MLP-Mixer: An all-MLP Architecture for Vision, Tolstikhin, Houlsby, Kolesnikov, Beyer, Zhai, Unterthiner, Yung, Steiner, Keysers, Uszkoreit, Lucic, Dosovitskiy; 2021 - Summary
author: slycane9
score: 8 / 10

Core Idea

Most competitive computer vision models use Convolutional Layers or Attention. However, the authors of this paper developed a network that uses neither but rather a series of Multi-Layer Perceptron Layers. This network is called MLP-Mixer.

Network Architecture

Mixer first uses a fully-connected layer for each patch of the input image. The next layer consists of the Mixer Layer. The Mixer Layer as seen below, consists of token-mixing (cross-location) MLP that runs over all channels, and a channel-mixing (per-location) MLP that runs over all patches. Each MLP consists of two fully-connected layers with a GELU activation function in between them. Finally the mixer layers feed into a Global Average Pooling layer before feeding into a last fully-connected layer that gives a classification label.


In comparison to CNNs, Mixer’s channel mixing layers can be seen as a 1x1 convolution. The token mixing layers can also be seen as a single-channel depth wise convolution with parameter sharing and receptive fields. However, convolutions are still more complex than the simple matrix multiplications in Mixer MLPs.

Tying parameteres across channels differentiates Mixer from CNNS, but it also provides a memory perfomance boost to Mixer because it prevents the network from growing too fast when chaning the hidden dimension or sequence length. This will tie in to the high efficiency of Mixer analyzed later in the paper.

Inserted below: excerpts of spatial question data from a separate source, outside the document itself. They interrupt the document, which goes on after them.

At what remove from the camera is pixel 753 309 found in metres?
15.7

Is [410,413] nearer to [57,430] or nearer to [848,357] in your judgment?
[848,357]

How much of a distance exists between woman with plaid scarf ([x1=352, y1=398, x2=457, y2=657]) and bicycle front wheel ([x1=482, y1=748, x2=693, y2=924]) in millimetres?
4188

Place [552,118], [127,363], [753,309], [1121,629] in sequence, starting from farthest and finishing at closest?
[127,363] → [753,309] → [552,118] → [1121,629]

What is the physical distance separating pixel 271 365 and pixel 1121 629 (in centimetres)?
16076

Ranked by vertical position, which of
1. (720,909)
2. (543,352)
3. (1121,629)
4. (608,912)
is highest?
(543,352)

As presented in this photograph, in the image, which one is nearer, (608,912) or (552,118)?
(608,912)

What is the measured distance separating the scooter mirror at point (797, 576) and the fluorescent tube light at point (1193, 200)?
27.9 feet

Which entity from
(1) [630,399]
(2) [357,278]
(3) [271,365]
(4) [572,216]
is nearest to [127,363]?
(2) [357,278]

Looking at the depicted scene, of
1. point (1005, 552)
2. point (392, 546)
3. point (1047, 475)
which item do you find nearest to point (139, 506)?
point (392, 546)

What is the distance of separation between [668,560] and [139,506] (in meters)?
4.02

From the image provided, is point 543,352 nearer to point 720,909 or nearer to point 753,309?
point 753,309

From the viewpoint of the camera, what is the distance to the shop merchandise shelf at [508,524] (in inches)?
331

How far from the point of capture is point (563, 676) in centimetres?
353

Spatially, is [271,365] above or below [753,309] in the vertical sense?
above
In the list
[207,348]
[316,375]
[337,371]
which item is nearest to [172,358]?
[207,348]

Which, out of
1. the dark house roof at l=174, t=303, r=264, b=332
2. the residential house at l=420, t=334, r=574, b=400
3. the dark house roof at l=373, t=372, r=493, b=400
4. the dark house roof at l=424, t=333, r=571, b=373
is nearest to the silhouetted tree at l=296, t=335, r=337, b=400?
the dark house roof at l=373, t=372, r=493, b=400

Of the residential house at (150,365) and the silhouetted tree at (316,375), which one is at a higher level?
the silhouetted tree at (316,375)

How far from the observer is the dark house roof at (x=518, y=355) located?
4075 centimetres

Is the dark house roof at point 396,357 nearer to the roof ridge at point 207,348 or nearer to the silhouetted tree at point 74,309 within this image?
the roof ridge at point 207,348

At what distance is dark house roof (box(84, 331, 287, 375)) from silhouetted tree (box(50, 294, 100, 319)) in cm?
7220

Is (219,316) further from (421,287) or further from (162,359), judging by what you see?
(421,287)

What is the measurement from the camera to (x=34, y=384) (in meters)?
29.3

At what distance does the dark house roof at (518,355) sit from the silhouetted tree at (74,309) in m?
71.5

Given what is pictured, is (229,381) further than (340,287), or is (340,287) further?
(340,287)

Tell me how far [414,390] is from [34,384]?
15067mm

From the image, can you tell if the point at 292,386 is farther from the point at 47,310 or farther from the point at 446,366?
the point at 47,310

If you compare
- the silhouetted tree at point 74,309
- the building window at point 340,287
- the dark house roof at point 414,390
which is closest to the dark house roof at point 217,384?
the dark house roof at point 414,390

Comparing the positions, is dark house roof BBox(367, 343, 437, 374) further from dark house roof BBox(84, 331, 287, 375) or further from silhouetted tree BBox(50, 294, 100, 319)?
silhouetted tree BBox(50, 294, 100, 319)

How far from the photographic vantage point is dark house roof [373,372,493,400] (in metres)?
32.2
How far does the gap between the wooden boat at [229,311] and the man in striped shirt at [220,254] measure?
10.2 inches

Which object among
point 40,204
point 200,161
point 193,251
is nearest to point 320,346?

Finally, all layer inputs in Mixer are of the same dimension, meaning it is isotropic similar to Transformers while CNNS tend to decrease dimensions as it gets deeper into the network. Mixer also utilizes skip connections and layer normalization.

Experiments and Results

The authors tested three metrics

ImageNet, CIFAR-10/100, and other datasets were used for image classification testing. Pre-training for the model was also done on ImageNet, ImageNet-21k, and JFT-300M.

A variety of Mixer architectures were used with varying sizes and patch resolutions. Training was done using SGD with momentum, gradient clipping, and cosine learning rate (no weight decay).

From the below table we can see that while not matching the accuracy of Transformers or CNNS, Mixer is able to compete in terms of the accuracy-compute trade-off.


Further experimentation showed that Mixer benefited more from larger datasets than Transformers, as the difference in accuracy decreases as the dataset grows in size (see below). The authors guess this is because of a difference in inductive biases that cause Transformers to learn properties that do not represent the real distrubution of data.


Finally, Mixer was found to have stronger resistance to input permutations compared to CNN networks like ResNet. This is again attributed to Mixer having less inductive bias than CNNs.